## SOURCE EXTRACT
Primary Colors

Emma-Thompson-John-Travol-001The most enjoyable thing about Primary Colors, like the bestseller that inspired it, is its smooth mixture of cynicism and idealism. For two and a half hours, we’re submerged in an insiders’ world of major politics — the frazzled men and women who give up their lives to get someone elected. The movie won’t have the cultural impact that many hope (or fear) it will, but it should serve as a wake-up call to those who are shocked, shocked, when a politician turns out to be a slick dissembler or worse. Of course he is — how do you think he got there? Power corrupts, baby.

The movie, and the book by “Anonymous” (Joe Klein), parallel real-life events and persons in ways I choose not to discuss here, particularly given the current headlines. Directed by Mike Nichols from a witty script by his longtime collaborator Elaine May, Primary Colors is more tragic than tabloid, its concerns more timeless than timely. Its central figure is Henry Burton (Adrian Lester), a smart young campaign advisor seduced into the presidential race of Governor Jack Stanton (John Travolta). Henry, like everyone else, isn’t quite prepared for Stanton’s personal magnetism — he finds himself on board before he’s even accepted the job.

As played by the donut-wolfing Travolta, Jack is easy and flexible in public, explosively moody in private (there’s a great comic moment involving a cell phone). Travolta turns on the charm; his performance is itself a masterpiece of politicking. Yet he’s most charming at his least ingratiating, when he gives us a peek at Jack’s shrewdness, competitive panic, or irrepressible libido. Travolta’s contradictory Jack Stanton refutes the very American notion that great politicians must also be everything we want them to be as human beings.

## PROVIDED INFORMATION
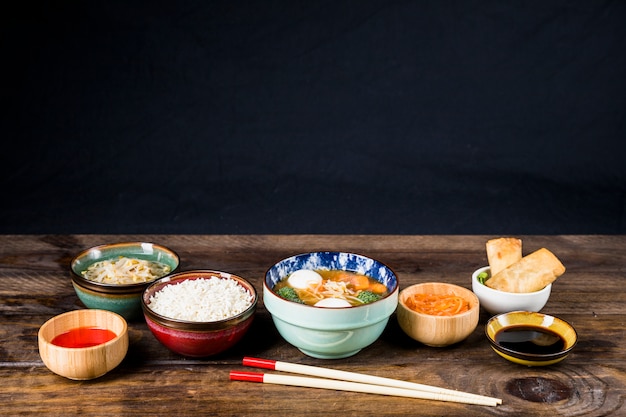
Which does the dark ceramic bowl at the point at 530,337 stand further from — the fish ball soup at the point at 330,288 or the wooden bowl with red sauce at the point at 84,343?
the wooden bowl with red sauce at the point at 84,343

---

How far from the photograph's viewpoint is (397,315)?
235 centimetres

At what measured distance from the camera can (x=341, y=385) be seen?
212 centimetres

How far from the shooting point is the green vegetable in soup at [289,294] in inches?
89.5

## TO DO
1. Please list each person the Primary Colors review credits with a part in making the book or the film, along with that part.
2. According to the Primary Colors review, what job does Henry Burton have?
Work only from the text; leave the entries out.

## SOLUTION LIST
1.
- Joe Klein: author of the book, published as "Anonymous"
- Mike Nichols: director
- Elaine May: writer of the script
- Adrian Lester: plays Henry Burton
- John Travolta: plays Governor Jack Stanton

2. He is a smart young campaign advisor.